Aurora Ramazzotti e il popolo di internet l’hanno scoperto adesso, ma a Firenze se ne discute da almeno 70 anni. Certo, allora lo chiamavamo "pappagalismo", ora invece lo si indica come "catcalling", termine inglese che richiama il lamento notturno dei gatti, ma la sostanza è sempre quella: "Il comportamento di chi infastidisce le donne con un corteggiamento inopportuno", nella definizione sintetica che ne dà il Garzanti. Per questo, credo non ci sia momento iniziale del dibattito sul catcalling più significativo di quello introdotto dalla foto scattata a Firenze giusto 70 anni fa, nell’ultimo tratto di via Roma che introduce a piazza della Repubblica. La foto si intitola An american girl in Italy, fu pubblicata su Cosmopolitan negli Usa e da allora si è prestata alle interpretazioni più varie, generando come vedremo traumi familiari, equivoci e scandali di costume.
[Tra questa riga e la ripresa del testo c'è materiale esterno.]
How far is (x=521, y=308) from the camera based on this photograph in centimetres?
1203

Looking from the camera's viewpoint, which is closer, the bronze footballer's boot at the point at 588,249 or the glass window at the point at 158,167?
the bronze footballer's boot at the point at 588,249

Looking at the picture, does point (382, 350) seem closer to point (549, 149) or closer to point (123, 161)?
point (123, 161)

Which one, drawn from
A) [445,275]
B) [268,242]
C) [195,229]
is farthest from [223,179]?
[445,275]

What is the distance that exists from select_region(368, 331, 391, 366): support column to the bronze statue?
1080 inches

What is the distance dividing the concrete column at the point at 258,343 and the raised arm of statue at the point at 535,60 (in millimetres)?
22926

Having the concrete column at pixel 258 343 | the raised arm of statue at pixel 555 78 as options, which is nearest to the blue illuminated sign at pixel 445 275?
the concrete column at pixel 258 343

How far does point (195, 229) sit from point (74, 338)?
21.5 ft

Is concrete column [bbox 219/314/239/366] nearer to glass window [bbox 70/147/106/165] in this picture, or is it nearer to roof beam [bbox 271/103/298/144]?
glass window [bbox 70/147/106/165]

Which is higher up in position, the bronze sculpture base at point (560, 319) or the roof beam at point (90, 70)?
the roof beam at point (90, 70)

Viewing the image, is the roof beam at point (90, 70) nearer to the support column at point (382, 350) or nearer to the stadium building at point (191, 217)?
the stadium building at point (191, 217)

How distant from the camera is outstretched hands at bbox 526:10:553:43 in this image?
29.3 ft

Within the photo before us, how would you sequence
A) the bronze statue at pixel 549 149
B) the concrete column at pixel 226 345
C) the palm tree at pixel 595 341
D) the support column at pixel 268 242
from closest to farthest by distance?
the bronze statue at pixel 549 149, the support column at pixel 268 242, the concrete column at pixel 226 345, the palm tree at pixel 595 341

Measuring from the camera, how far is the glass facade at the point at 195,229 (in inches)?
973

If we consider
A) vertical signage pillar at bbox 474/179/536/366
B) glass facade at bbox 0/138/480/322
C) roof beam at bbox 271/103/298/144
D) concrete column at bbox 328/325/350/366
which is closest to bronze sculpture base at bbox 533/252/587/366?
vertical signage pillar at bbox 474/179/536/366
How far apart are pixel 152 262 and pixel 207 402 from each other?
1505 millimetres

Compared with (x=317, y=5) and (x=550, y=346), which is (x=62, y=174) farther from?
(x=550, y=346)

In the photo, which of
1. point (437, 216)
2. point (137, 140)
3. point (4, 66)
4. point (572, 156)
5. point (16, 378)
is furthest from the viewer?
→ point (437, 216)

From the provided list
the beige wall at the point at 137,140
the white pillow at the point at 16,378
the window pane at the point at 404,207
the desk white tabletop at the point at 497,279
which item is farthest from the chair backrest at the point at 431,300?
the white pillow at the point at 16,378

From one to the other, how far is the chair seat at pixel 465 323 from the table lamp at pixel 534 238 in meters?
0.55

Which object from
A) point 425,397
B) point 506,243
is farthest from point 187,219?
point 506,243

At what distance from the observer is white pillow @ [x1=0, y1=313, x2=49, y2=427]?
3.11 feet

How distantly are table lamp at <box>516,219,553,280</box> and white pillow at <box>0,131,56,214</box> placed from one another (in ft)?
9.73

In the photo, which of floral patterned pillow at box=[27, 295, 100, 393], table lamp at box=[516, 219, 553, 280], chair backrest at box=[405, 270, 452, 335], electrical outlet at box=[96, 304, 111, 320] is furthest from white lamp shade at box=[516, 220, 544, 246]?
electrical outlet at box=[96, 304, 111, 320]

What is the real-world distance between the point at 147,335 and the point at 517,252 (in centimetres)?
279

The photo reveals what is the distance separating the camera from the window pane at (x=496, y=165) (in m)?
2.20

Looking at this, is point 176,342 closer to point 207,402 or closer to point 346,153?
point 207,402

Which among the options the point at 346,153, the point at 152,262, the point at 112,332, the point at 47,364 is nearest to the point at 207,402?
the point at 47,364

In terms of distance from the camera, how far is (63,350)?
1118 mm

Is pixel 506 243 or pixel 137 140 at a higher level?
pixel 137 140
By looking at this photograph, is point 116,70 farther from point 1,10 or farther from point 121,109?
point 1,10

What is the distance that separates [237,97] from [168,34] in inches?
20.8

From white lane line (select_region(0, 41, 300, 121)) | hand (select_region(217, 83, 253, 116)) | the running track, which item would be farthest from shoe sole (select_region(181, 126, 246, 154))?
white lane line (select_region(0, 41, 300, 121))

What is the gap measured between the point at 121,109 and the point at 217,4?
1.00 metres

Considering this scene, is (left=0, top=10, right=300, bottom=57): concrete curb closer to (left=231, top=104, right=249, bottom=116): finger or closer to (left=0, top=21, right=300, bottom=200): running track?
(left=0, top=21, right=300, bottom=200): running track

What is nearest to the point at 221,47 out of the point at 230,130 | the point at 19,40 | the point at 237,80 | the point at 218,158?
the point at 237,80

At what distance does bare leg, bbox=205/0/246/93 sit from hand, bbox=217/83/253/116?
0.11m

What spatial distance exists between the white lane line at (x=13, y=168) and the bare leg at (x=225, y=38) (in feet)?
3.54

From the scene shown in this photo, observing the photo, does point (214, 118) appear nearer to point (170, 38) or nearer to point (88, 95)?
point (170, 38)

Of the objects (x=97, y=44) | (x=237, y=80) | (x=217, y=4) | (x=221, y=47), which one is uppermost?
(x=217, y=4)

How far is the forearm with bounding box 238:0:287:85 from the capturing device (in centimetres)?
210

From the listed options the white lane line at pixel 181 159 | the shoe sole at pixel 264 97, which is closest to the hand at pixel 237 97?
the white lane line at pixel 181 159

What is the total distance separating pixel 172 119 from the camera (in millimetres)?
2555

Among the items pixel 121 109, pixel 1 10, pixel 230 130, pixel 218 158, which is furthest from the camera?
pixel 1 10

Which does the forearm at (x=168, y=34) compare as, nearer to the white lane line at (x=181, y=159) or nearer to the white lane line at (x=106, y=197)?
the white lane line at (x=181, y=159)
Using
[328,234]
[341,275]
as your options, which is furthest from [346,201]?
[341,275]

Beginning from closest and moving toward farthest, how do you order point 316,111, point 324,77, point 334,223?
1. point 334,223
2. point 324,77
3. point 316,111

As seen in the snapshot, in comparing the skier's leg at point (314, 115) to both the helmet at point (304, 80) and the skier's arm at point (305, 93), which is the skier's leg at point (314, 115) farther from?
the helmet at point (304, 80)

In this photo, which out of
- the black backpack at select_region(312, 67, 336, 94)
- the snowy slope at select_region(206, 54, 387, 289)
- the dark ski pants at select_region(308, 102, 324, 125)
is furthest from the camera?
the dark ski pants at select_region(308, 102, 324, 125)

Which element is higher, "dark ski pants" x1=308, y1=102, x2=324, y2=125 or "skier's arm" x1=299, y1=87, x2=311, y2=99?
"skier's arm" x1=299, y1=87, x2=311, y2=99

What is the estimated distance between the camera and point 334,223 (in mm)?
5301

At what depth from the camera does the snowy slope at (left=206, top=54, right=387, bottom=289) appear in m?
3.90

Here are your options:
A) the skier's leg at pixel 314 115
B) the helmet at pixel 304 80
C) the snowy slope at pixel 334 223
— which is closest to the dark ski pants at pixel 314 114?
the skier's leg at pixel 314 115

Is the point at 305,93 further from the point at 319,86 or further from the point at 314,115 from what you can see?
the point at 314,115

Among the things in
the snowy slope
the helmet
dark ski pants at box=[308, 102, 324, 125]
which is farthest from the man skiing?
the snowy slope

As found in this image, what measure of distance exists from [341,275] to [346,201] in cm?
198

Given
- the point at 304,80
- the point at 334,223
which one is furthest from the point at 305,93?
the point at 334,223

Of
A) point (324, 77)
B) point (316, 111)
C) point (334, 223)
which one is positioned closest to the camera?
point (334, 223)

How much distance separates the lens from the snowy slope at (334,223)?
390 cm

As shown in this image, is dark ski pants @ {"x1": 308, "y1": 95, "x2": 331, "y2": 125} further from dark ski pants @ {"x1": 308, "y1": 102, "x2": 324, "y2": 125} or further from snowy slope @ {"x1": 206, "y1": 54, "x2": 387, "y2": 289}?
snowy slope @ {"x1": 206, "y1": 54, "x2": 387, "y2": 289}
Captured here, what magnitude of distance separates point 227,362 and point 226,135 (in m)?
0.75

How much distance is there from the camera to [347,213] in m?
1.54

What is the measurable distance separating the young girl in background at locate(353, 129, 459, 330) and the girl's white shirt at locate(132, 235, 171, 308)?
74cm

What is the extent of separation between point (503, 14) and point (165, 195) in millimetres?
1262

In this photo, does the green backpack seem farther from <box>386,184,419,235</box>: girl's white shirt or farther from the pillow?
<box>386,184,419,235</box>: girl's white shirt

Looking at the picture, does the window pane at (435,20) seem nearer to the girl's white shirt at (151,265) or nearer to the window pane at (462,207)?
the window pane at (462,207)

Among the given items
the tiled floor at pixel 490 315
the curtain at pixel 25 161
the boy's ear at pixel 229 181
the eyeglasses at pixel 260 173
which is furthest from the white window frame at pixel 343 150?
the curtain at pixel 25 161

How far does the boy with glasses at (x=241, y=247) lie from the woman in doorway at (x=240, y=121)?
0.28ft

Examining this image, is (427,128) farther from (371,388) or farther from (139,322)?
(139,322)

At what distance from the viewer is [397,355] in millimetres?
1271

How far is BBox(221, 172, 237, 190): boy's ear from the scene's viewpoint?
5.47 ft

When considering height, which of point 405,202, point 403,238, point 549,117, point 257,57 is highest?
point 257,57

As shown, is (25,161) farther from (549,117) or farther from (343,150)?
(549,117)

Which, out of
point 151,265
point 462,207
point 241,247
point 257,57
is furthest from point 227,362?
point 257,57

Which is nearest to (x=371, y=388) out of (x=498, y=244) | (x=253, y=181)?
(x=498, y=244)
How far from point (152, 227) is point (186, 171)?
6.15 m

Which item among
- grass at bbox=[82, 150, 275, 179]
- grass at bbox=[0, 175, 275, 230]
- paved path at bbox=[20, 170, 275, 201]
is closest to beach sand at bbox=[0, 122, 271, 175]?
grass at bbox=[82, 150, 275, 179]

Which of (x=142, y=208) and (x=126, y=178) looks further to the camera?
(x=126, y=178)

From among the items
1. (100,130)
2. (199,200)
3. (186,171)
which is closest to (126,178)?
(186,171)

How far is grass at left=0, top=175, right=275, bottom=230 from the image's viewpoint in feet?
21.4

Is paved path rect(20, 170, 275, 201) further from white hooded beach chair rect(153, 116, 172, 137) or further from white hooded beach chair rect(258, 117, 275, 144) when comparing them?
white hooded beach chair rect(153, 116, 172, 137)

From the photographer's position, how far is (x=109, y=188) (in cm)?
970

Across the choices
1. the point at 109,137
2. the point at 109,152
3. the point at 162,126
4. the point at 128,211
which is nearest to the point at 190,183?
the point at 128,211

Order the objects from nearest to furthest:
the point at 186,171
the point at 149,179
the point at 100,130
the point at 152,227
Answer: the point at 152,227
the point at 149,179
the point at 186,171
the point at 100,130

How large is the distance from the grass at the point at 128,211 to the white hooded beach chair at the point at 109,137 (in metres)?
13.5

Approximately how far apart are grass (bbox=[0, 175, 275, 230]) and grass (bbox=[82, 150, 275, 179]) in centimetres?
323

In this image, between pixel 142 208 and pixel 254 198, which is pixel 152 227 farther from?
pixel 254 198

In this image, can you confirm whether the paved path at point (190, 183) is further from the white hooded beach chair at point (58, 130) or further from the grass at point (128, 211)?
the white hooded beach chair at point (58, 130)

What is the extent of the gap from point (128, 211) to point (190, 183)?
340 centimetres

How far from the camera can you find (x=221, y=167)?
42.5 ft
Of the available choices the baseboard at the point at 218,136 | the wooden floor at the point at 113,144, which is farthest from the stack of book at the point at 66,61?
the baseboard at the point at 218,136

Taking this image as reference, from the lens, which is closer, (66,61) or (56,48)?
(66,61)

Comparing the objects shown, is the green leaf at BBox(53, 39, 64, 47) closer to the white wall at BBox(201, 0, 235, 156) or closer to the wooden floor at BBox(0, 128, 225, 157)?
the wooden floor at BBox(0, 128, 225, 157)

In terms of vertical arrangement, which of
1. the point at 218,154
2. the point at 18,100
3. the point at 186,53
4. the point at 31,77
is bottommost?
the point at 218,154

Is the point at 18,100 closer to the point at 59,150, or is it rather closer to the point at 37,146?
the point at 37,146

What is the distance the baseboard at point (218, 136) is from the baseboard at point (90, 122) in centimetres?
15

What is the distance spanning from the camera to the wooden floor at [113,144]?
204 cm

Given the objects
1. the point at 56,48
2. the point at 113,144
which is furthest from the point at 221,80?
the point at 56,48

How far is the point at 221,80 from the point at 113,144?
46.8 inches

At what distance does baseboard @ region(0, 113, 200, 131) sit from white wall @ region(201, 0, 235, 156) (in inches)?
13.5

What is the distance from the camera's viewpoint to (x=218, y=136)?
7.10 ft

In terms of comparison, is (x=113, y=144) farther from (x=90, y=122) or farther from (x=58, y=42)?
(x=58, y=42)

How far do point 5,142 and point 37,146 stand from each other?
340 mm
Tutto ciò non lo poteva certo prevedere la fotoreporter 29 enne Ruth Orkin quando, la mattina del 12 agosto 1951, uscì dall’hotel fiorentino da un dollaro a notte con una missione precisa: realizzare un servizio sulle donne americane in viaggio all’estero dal titolo Don’t be afraid to travel alone, non abbiate paura a viaggiare sole. Con lei c’era Ninalee Allen, 23enne studentessa americana solare, bella, alta e luminosa. La modella ideale per quel servizio: "Tu cammina come la Beatrice di Dante sul marciapiede e io ti seguo", fu l’ordine che le diede Ruth. E Ninalee eseguì.

Ora: dal bacio di Doisneau alla ragazza afgana dagli occhi verdi di Steve M Curry, gli scatti destinati a restare nella storia hanno sempre avuto bisogno di una componente non programmata di spontaneità e casualità.

Anche quel mattino l’unica indicazione che la fotoreporter Ruth diede a quel gruppo di fiorentini appostato nei pressi del caffè Gilli, fu semplicemente: "Non guardate nell’obiettivo, poi fate come volete". E la naturalezza di quello scatto la cogli ancora oggi raccolta nel volto di Ninalee, madonna in sandaletti aperti e gonna al polpaccio, che incede imperturbabile a dragare quella folla di sguardi beceri, di fischi e di ammiccamenti volgari da maschio italiano. 35 secondi di posa, due scatti in tutto ed ecco il manifesto simbolo di quello che oggi chiamiamo catcalling e che nessuno mai più ha ritratto con tanta forza espressiva.

Già, il catcalling, l’ultima frontiera della violenza di genere. Sul modo di giudicare il fenomeno da sempre ci sono punti di vista diversi. L’autrice dello scatto, Ruth Orkin, ad esempio, ha sempre ha minimizzato l’aspetto molestia nel comportamento da lei ritratto: "In Italia è normale, i galantuomini sono più rumorosi degli uomini americani", scrisse nella didascalia a corredo della foto, arrivando perfino a giustificare il gesto, oggettivamente volgare, dell’uomo che si tocca il cavallo dei pantaloni: "In Italia è un gesto di buon auspicio, per cui io non l’ho visto come una volgarità".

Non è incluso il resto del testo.